Better Smeg than Deadle - hacking smegle

Smegle is the Red Dwarf equivalent of Wordle, but instead of words you have to guess the episode from the screenshot shown. The screenshot is revealed in a catch phrase style, square by square.

Anyhows, I wrote a script to answer the daily Smegle, completely ruining any fun that might be had.

This script will only run in newer versions of nodejs as it uses the inbuilt fetch library.

It will not run in the browser due to CORS, so if you wanted to make a website with this code you will have to proxy it or port it to PHP and use cURL.

// var to hold hash to test
var today = '';

// gets current page, and as such, current answer
async function getPage(){
    const resp = await fetch('https://smegle.ganymede.tv/')
    const html = await resp.text();

    // answer is stored as hash in hidden fields on page
    const episode = html.match(/episodehash" value="(?<hash>[a-z0-9]+)"/m);
    const series = html.match(/serieshash" value="(?<hash>[a-z0-9]+)"/m);

    // some debug output
    console.log('episode', episode.groups.hash);
    console.log('series', series.groups.hash);

    // set hash to compare
    today = episode.groups.hash + '-' + series.groups.hash;

}

// generate array of characters
const alphaLower = Array.from(Array(26)).map((e, i) => i + 97).map((x) => String.fromCharCode(x));

// find matching episode
async function findMatch(){

    // what this does is loop through each letter and use the episode search endpoint to list out possible answers
    // we then check the hash reference (value, on the response) to our answer scraped from the page in the first function
    var resp, html, match;
    for(var i = 0; i < alphaLower.length; i++){
        console.log('checking', alphaLower[i]);
        resp = await fetch(`https://smegle.ganymede.tv/ajax/search_episodes/${alphaLower[i]}`);
        html = await resp.json();
        match = html.find(e => e.value === today);

        // on match we echo answer and break
        if(match){
            console.log(match.label);
            break;
        }
    }

}

// just main function
async function main(){
    await getPage();

    console.log('hash to match', today);

    findMatch();

}

// start
main();

How it works

The answer to Smegle is hidden in the page itself, in hidden form fields and checked against when a guess is made.
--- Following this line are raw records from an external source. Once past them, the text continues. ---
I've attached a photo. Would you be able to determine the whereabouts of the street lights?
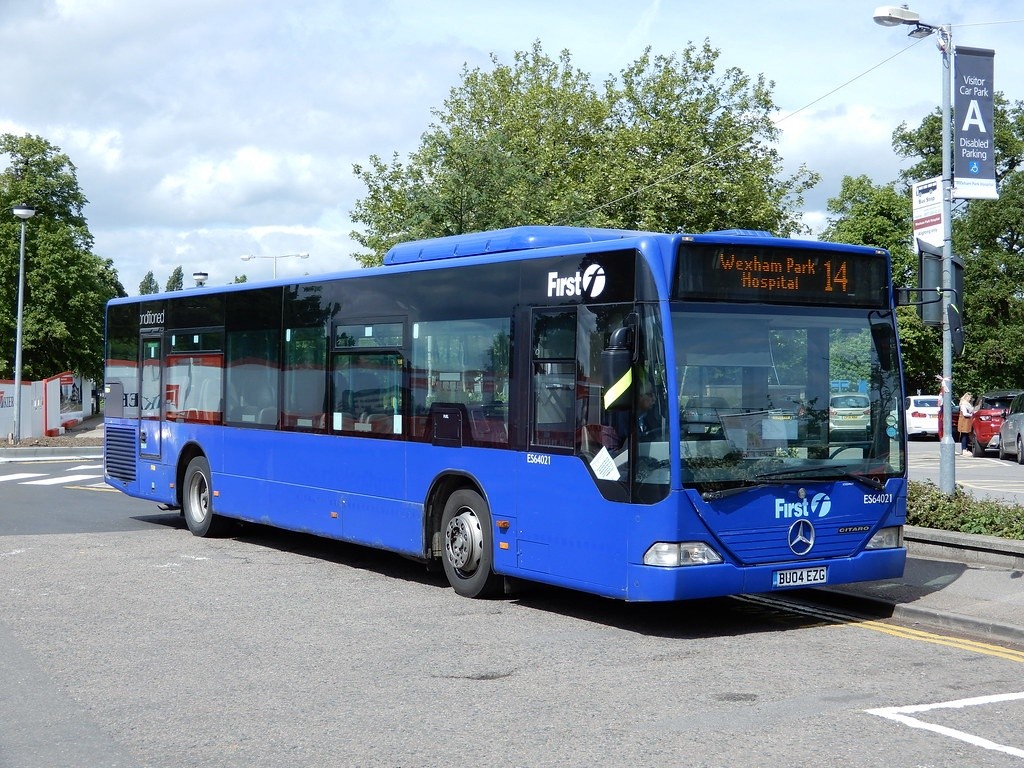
[873,5,956,499]
[240,252,308,279]
[12,202,38,445]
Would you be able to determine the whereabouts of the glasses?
[968,393,973,395]
[641,392,653,398]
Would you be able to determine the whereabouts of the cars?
[885,394,974,441]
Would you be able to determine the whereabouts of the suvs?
[967,389,1024,464]
[830,391,869,448]
[638,395,804,444]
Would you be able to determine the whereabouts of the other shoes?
[963,449,973,456]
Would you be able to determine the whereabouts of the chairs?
[233,403,509,443]
[686,396,732,411]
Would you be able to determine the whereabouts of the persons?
[634,393,658,442]
[958,392,978,456]
[937,387,960,455]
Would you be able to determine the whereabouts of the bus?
[105,225,965,603]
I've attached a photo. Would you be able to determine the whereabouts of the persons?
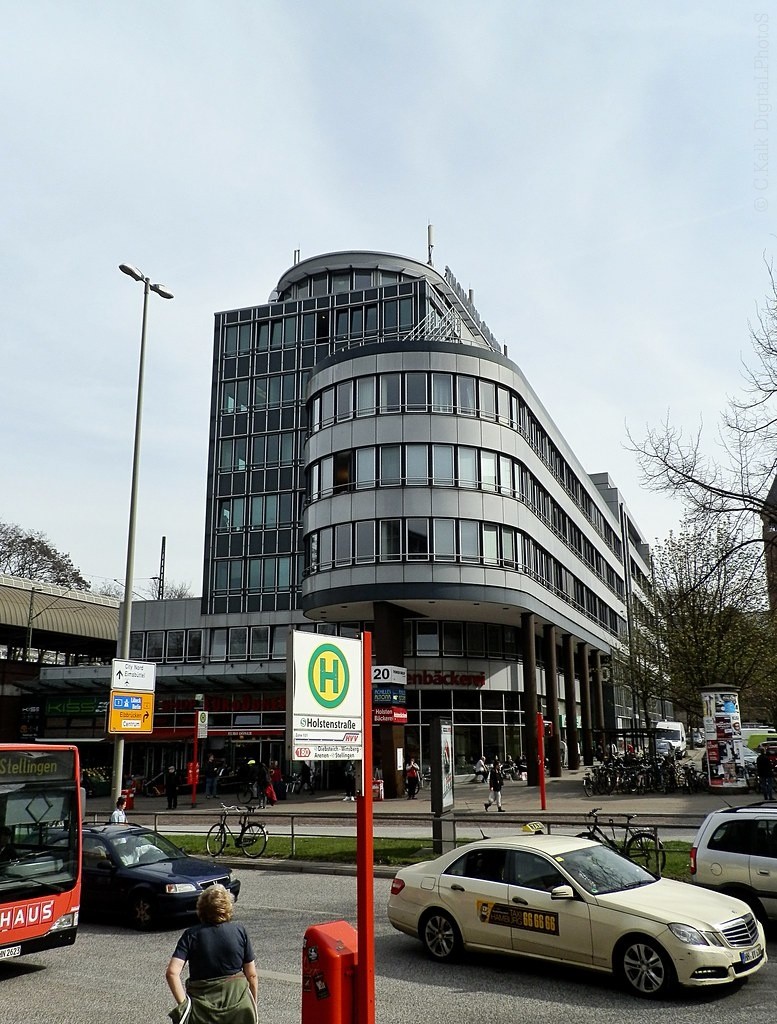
[123,836,163,866]
[110,797,129,826]
[164,765,179,810]
[475,754,528,785]
[484,761,506,812]
[294,760,315,796]
[343,760,357,801]
[757,747,776,800]
[722,695,736,713]
[597,738,617,764]
[165,884,258,1024]
[405,758,420,801]
[204,752,284,809]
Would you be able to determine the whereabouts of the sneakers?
[343,796,350,801]
[351,796,354,801]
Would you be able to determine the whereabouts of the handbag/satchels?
[266,784,277,806]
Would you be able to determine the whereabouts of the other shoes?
[166,806,176,810]
[213,795,219,797]
[407,797,411,799]
[207,796,210,798]
[294,790,299,794]
[484,804,489,811]
[497,808,506,812]
[412,797,417,799]
[309,792,314,795]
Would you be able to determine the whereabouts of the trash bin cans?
[121,789,134,810]
[372,780,384,801]
[302,921,359,1024]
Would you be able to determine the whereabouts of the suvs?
[22,821,241,932]
[691,800,777,930]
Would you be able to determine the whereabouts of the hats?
[247,760,256,764]
[169,766,175,768]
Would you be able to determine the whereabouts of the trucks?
[656,722,686,756]
[742,729,777,750]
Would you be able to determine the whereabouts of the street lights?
[110,261,175,812]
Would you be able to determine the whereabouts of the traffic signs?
[108,690,155,735]
[110,658,156,690]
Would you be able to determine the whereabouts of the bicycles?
[237,783,257,804]
[575,807,667,875]
[206,803,269,859]
[752,761,777,799]
[583,755,708,797]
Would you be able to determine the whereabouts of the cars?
[686,728,706,748]
[388,822,768,1000]
[702,741,777,776]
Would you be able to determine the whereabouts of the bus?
[0,744,86,959]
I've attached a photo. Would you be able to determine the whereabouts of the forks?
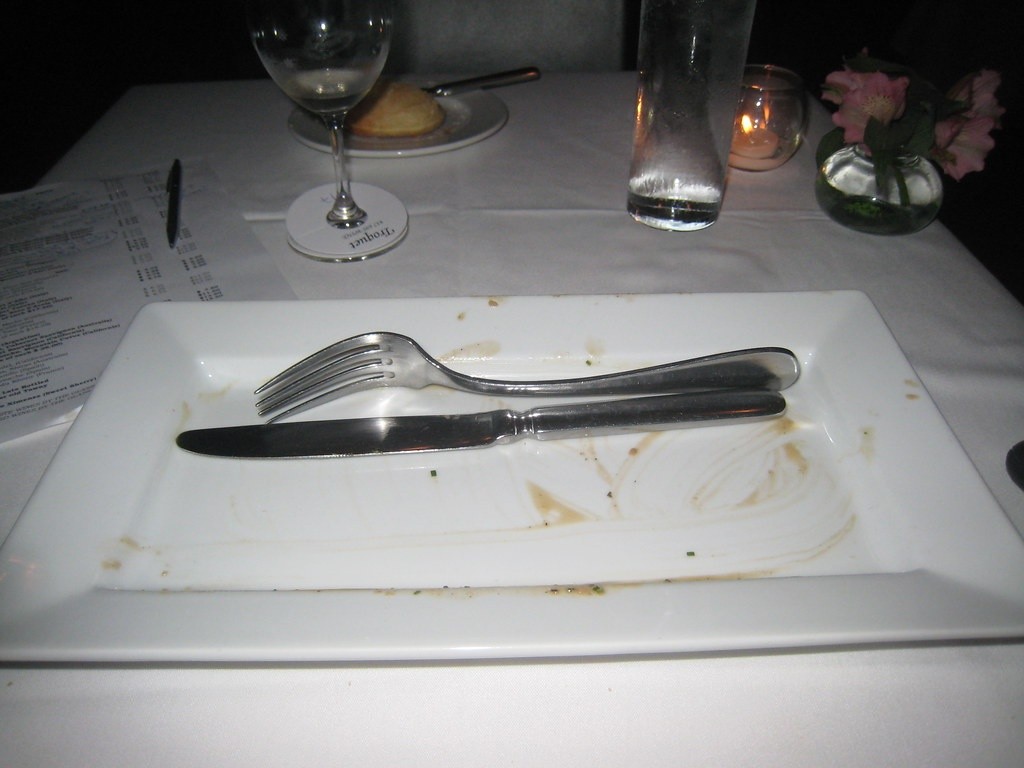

The answer is stored as two hidden fields each containing a hash, one for the episode and another for series.

Episode titles are searched using an ajax endpoint in realtime, then checked against the correct answer. When searched, the ajax endpoint returns a label - episode name - and a value - the two hashes separated by a hyphen.

The above script will grab the webpage and pull the episode and series hash from it, forming the answer hash.

As we don’t know the name at this point, the script then loops through characters pulling titles to check against via the ajax endpoint. This was the simplest way to ensure checking against all answers. Realistically, we could cache this.

When the correct match is found, it prints the title to console and exits.

How it could be improved

As you can see, the webpage gives us the answer upon visiting the page, albeit in a hash form we have to look up. As this is meant for fun anyway it doesn’t make any difference, as to be honest I don’t see any reason to cheat at this.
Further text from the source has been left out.